▶ [WORK TASK]
All of the data, word for word and free of pictures, is the expected result.

(Extracted records)
- - - - - - -

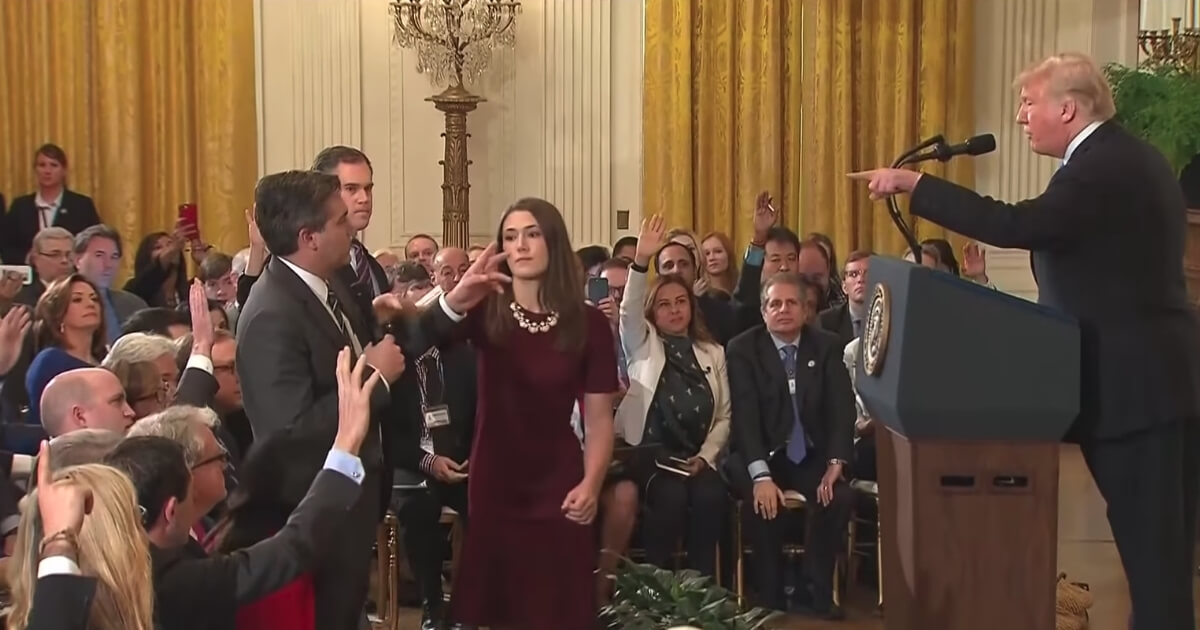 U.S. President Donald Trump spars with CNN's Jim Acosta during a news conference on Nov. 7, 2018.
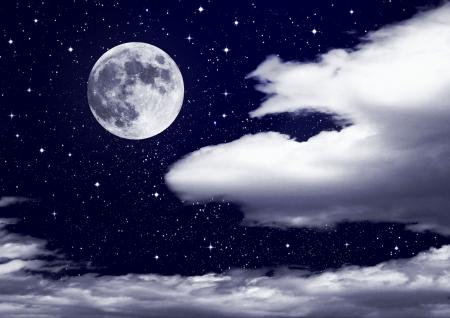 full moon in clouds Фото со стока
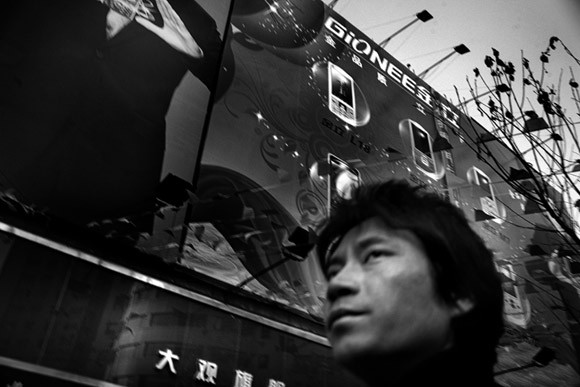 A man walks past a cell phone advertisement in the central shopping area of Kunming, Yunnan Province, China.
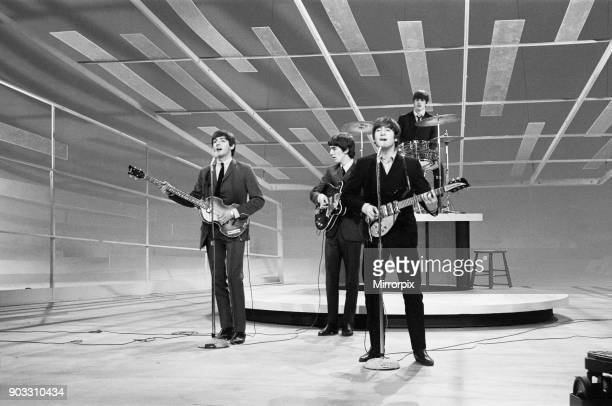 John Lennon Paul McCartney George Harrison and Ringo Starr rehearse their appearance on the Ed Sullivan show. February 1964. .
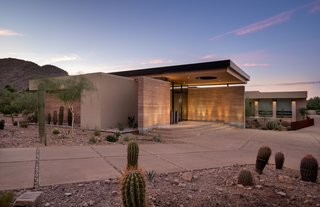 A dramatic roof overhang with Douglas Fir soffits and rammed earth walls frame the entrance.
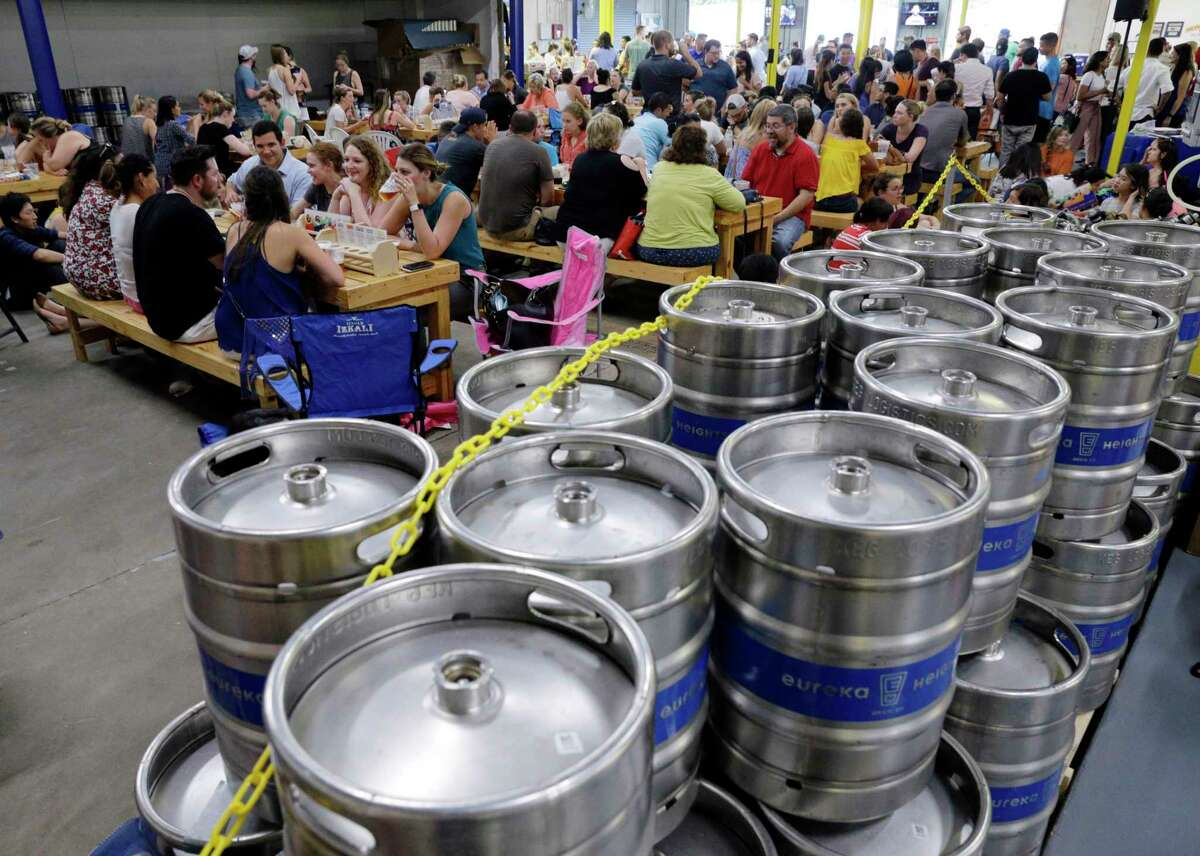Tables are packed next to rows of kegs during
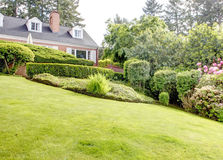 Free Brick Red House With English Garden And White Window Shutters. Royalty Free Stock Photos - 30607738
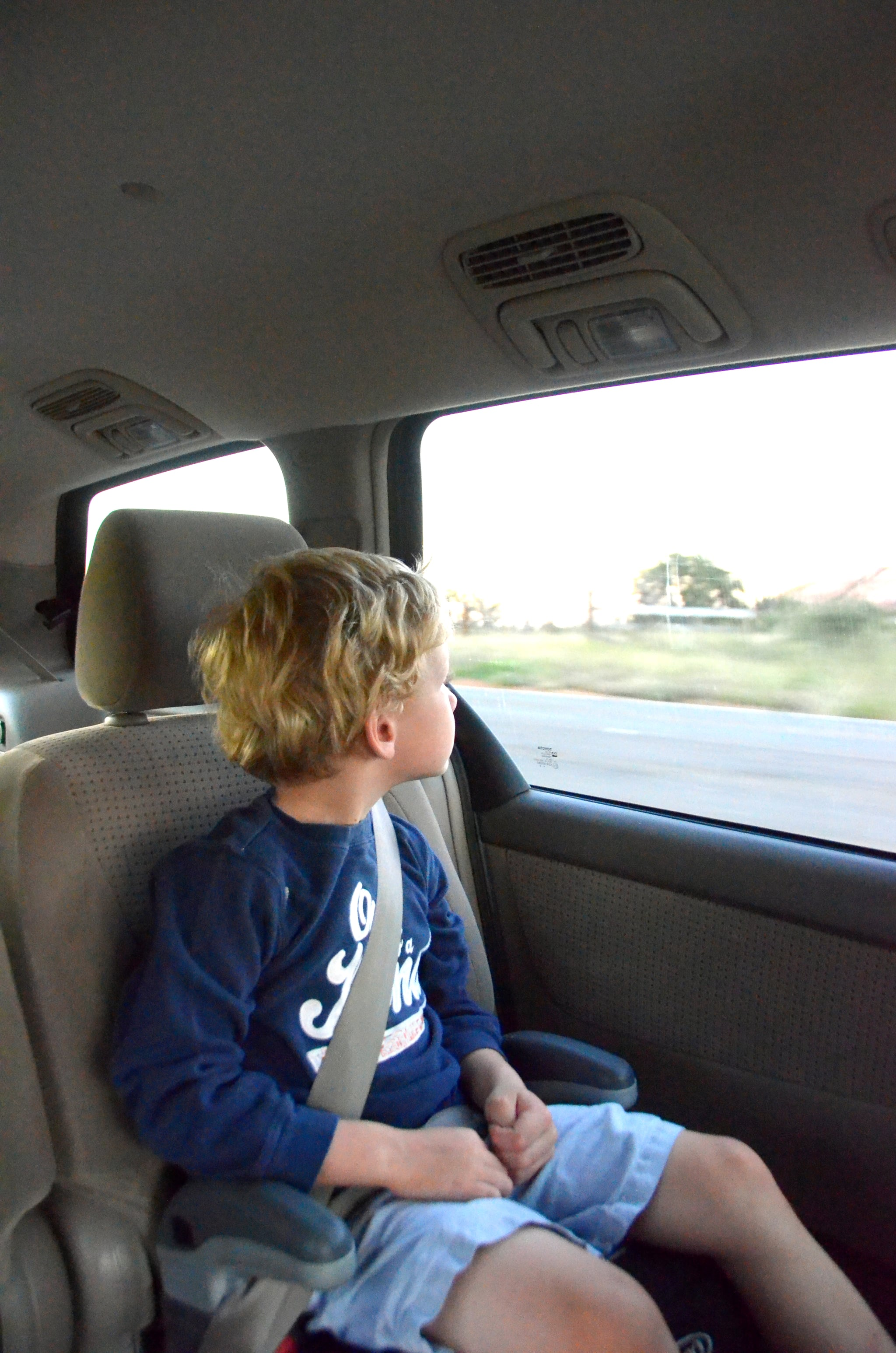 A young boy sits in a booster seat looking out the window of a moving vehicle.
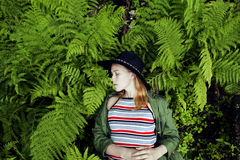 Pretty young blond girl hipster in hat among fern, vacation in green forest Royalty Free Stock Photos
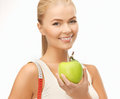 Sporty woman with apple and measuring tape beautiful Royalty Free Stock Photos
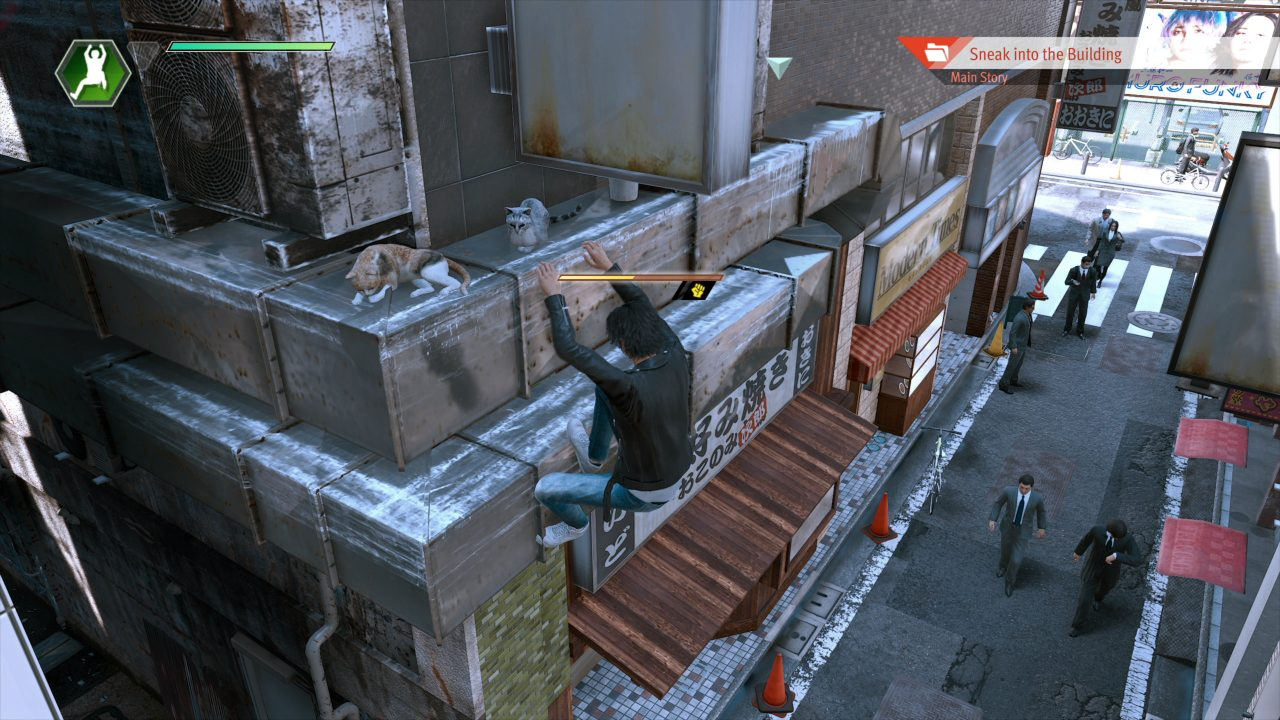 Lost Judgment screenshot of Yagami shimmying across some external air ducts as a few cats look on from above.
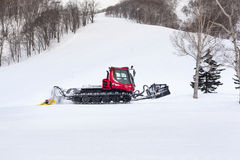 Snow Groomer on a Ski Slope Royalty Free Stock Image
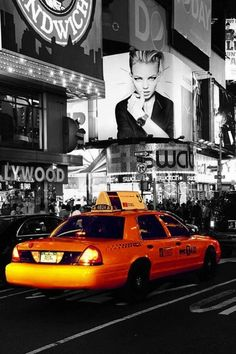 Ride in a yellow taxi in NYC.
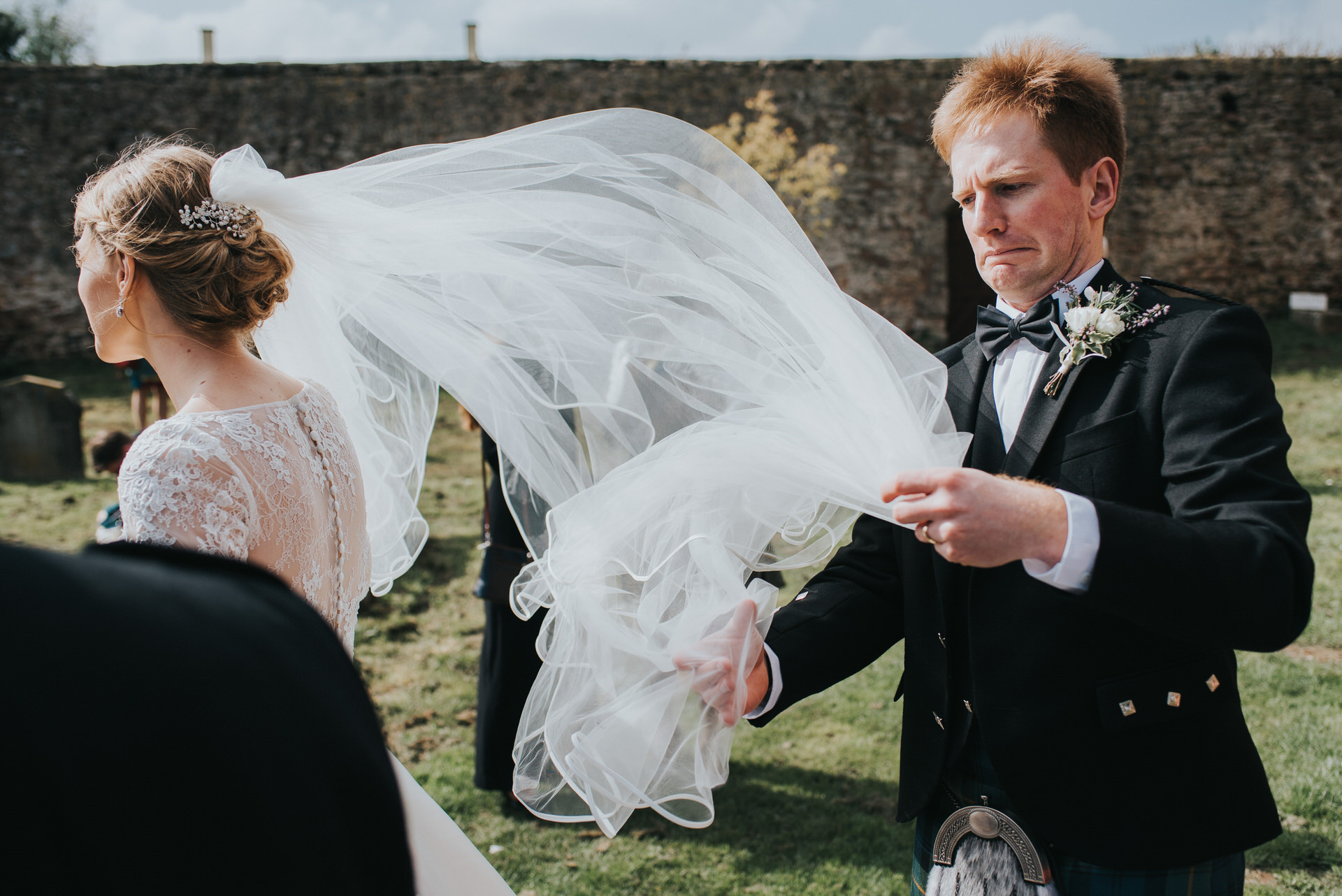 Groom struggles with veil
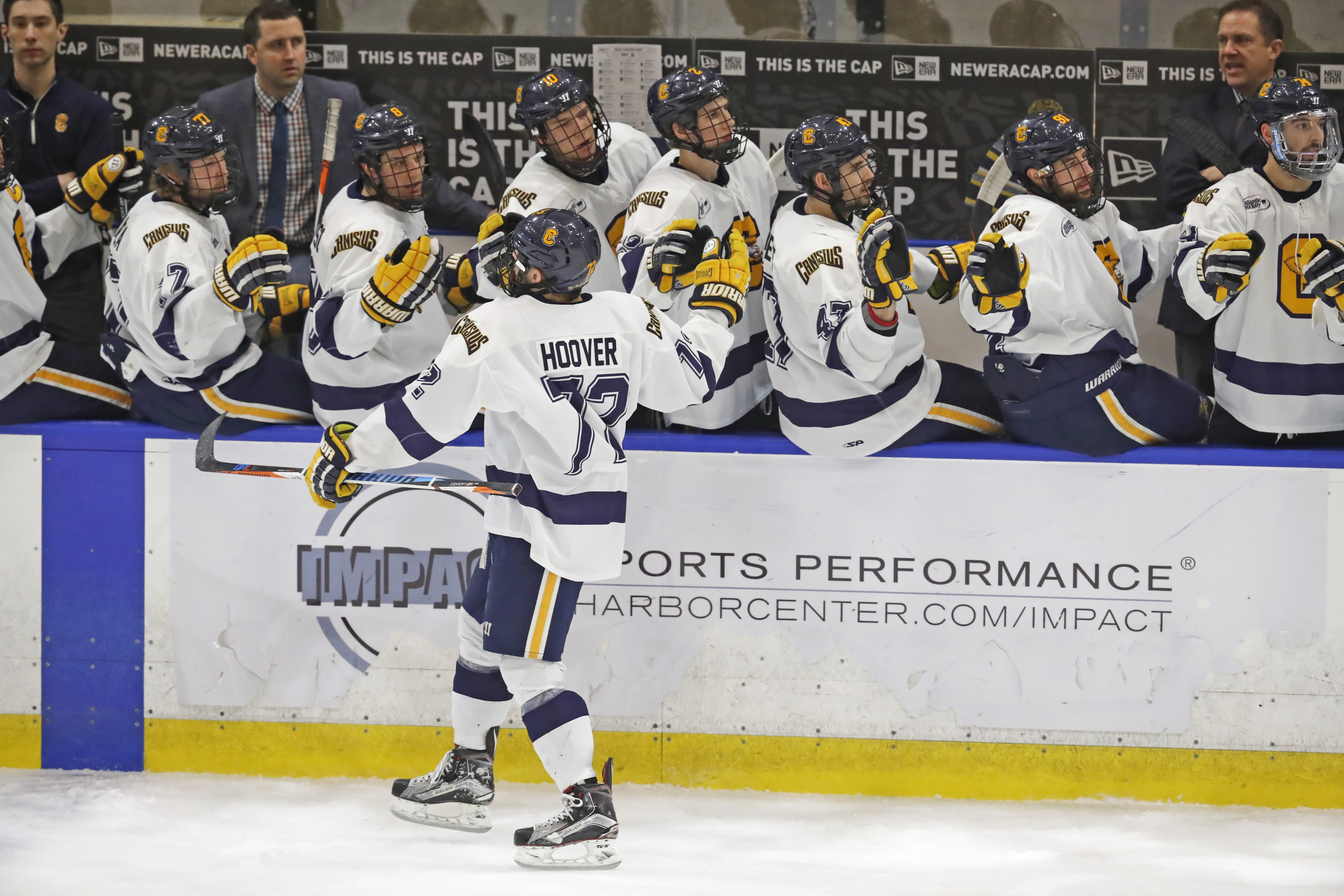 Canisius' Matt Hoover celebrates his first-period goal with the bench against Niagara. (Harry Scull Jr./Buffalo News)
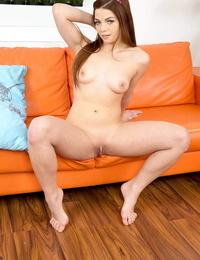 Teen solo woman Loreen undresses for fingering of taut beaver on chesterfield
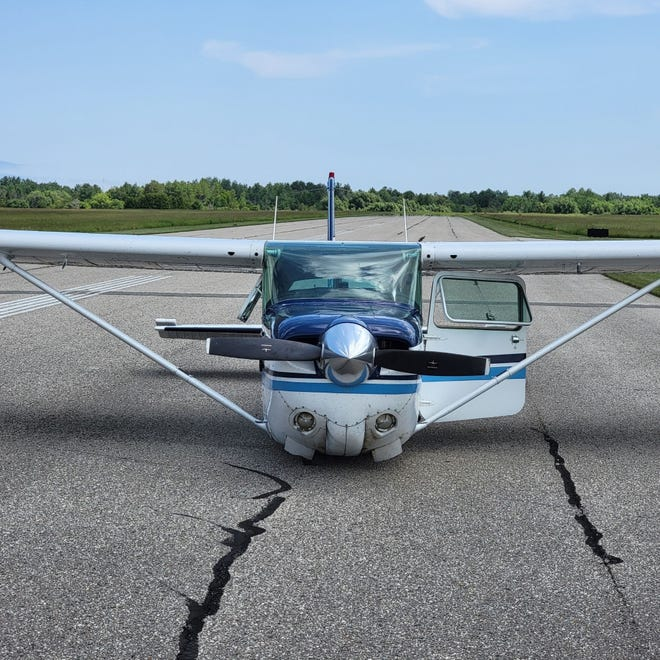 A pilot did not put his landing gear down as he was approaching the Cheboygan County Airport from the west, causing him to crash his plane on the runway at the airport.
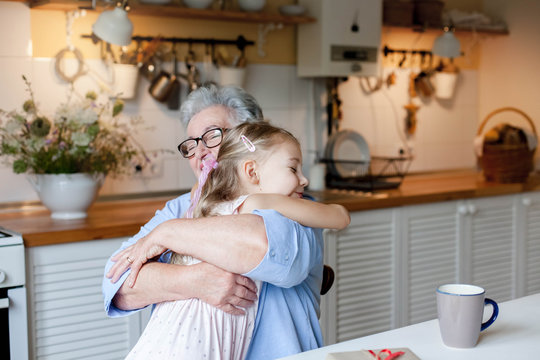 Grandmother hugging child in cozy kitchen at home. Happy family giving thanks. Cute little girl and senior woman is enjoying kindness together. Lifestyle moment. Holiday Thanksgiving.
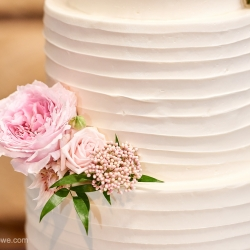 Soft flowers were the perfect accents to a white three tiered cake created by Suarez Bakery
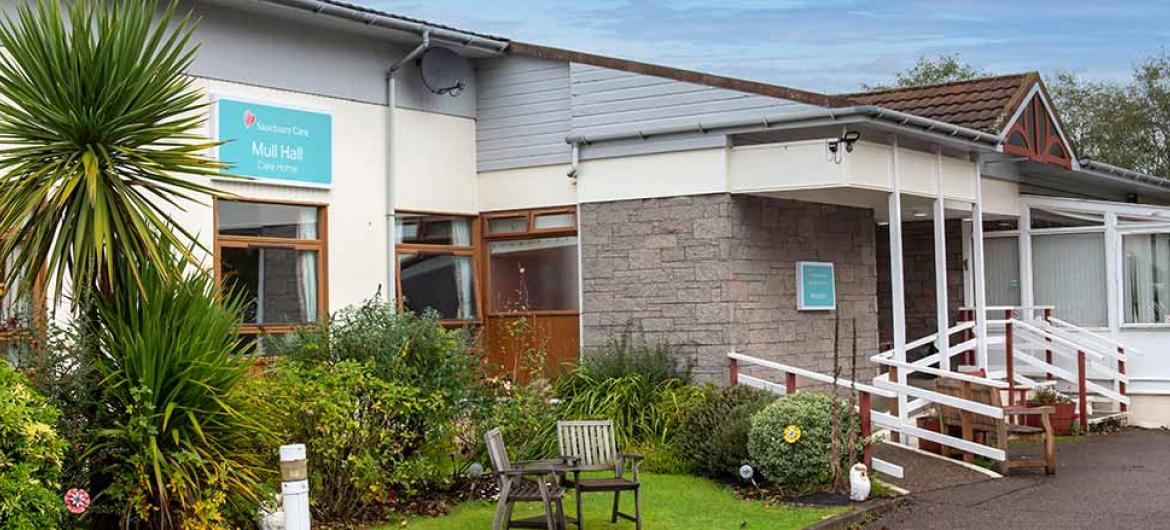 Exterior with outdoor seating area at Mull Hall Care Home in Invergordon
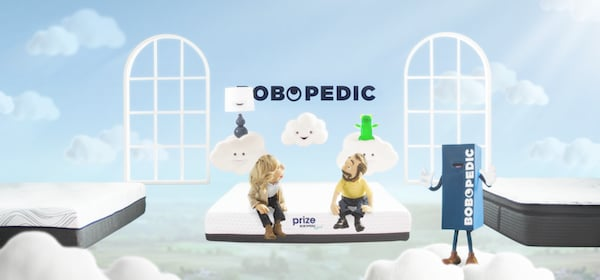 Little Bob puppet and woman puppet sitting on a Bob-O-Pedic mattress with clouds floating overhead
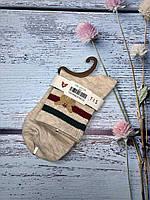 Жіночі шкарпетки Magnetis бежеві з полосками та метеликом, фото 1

- - - - - - -

▶ [ANSWER BELOW]
 U.S. President Donald Trump spars with CNN's Jim Acosta during a news conference on Nov. 7, 2018.
 full moon in clouds Фото со стока
 A man walks past a cell phone advertisement in the central shopping area of Kunming, Yunnan Province, China.
 John Lennon Paul McCartney George Harrison and Ringo Starr rehearse their appearance on the Ed Sullivan show. February 1964. .
 A dramatic roof overhang with Douglas Fir soffits and rammed earth walls frame the entrance.
Tables are packed next to rows of kegs during
 Free Brick Red House With English Garden And White Window Shutters. Royalty Free Stock Photos - 30607738
 A young boy sits in a booster seat looking out the window of a moving vehicle.
 Pretty young blond girl hipster in hat among fern, vacation in green forest Royalty Free Stock Photos
 Sporty woman with apple and measuring tape beautiful Royalty Free Stock Photos
 Lost Judgment screenshot of Yagami shimmying across some external air ducts as a few cats look on from above.
 Snow Groomer on a Ski Slope Royalty Free Stock Image
 Ride in a yellow taxi in NYC.
 Groom struggles with veil
 Canisius' Matt Hoover celebrates his first-period goal with the bench against Niagara. (Harry Scull Jr./Buffalo News)
 Teen solo woman Loreen undresses for fingering of taut beaver on chesterfield
 A pilot did not put his landing gear down as he was approaching the Cheboygan County Airport from the west, causing him to crash his plane on the runway at the airport.
 Grandmother hugging child in cozy kitchen at home. Happy family giving thanks. Cute little girl and senior woman is enjoying kindness together. Lifestyle moment. Holiday Thanksgiving.
 Soft flowers were the perfect accents to a white three tiered cake created by Suarez Bakery
 Exterior with outdoor seating area at Mull Hall Care Home in Invergordon
 Little Bob puppet and woman puppet sitting on a Bob-O-Pedic mattress with clouds floating overhead
 Жіночі шкарпетки Magnetis бежеві з полосками та метеликом, фото 1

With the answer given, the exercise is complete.